Welcome to issue number two on our journey into La Nouvelle Vague! This issue will focus on four more exciting French New Wave films–two more from François Truffaut, one from Jean-Luc Godard, and the final from René Clément.
In Tirez Sur le Pianist, or Shoot The Piano Player (1960), Truffaut applies a new technique of inner dialogue into the story and shows how the smallest choices can have the biggest impacts. René Clément’s stylish crime thriller Plein Soleil, or Purple Noon (1960) is a rollercoaster from start to finish and stars Alain Delon, a prominent sex symbol in the 1960’s. With his chiseled features and bright blue eyes, Delon makes it impossible to look away. Antoine et Colette, directed by François Truffaut in 1962, is a short story that’s part of the series The Adventures of Antoine Doinel and is the second film following The 400 Blows, which I covered in my first issue.
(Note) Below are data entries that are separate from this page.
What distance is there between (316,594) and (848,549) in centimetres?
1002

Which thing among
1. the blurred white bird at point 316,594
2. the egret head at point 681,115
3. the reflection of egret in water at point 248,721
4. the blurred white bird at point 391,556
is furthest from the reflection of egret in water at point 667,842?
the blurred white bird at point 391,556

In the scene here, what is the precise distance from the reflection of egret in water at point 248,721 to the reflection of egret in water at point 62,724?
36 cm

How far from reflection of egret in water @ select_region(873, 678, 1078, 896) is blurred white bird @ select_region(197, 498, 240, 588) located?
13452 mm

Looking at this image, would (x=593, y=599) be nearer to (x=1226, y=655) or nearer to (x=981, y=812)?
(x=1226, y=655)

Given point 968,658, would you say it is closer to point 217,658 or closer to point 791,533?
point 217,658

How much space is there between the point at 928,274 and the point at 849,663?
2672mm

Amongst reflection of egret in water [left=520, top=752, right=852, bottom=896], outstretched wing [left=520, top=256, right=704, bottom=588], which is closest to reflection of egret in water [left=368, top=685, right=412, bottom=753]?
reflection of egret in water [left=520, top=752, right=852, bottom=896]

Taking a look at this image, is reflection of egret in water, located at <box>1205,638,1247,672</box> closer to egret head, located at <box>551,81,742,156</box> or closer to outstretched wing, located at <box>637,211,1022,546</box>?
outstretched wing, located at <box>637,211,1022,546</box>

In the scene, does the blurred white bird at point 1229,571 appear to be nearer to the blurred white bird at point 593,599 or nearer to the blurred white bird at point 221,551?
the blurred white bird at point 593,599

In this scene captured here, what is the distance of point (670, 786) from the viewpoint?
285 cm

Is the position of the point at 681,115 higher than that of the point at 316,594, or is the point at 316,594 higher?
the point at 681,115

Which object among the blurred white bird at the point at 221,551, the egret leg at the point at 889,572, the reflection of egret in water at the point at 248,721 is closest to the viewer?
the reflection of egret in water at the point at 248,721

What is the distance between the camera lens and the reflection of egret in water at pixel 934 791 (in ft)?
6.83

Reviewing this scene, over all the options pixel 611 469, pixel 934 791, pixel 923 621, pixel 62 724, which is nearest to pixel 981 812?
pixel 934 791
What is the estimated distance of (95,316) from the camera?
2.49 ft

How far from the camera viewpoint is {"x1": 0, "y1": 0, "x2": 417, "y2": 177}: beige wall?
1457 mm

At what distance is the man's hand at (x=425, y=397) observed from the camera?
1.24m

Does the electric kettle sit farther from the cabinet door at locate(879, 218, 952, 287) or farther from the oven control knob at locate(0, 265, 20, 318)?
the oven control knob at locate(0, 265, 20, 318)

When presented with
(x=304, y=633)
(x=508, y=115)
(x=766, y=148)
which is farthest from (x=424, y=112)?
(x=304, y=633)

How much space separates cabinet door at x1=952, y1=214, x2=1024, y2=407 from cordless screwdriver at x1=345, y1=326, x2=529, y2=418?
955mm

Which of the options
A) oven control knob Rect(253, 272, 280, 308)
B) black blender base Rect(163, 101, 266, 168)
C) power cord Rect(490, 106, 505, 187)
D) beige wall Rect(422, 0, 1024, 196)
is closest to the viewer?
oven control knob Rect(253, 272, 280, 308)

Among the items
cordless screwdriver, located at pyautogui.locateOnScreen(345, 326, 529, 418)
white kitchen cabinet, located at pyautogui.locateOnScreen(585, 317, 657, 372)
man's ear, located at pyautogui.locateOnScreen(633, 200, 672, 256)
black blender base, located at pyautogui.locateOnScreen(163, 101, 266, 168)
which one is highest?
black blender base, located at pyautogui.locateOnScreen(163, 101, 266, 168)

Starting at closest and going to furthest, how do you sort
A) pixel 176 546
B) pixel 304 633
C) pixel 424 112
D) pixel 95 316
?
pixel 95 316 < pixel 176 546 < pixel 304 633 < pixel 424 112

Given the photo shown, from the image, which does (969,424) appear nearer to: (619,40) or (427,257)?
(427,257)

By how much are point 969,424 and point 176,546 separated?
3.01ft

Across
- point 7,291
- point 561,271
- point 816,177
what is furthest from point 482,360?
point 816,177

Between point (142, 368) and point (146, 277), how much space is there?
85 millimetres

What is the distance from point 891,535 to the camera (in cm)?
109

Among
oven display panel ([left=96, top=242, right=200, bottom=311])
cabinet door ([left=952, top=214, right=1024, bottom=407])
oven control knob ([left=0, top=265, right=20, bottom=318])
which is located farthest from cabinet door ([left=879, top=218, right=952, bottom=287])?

Finally, Godard’s Masculin Féminin (1966) follows the everyday lives of a few teenagers in the Marx and Coca Cola generation. Masculin Féminin is so good that it’s why i always joke that there is a reason there is ‘God’ in “Godard”.
All four films go in their own stylistic direction and showcase different unique characters and their distinct lives. Even after sixty years, the messages in the films are timeless. I really enjoy Antoine and Colette and Masculin Féminin myself, and i hope you will all get the chance to watch both (and all) of them sometime soon!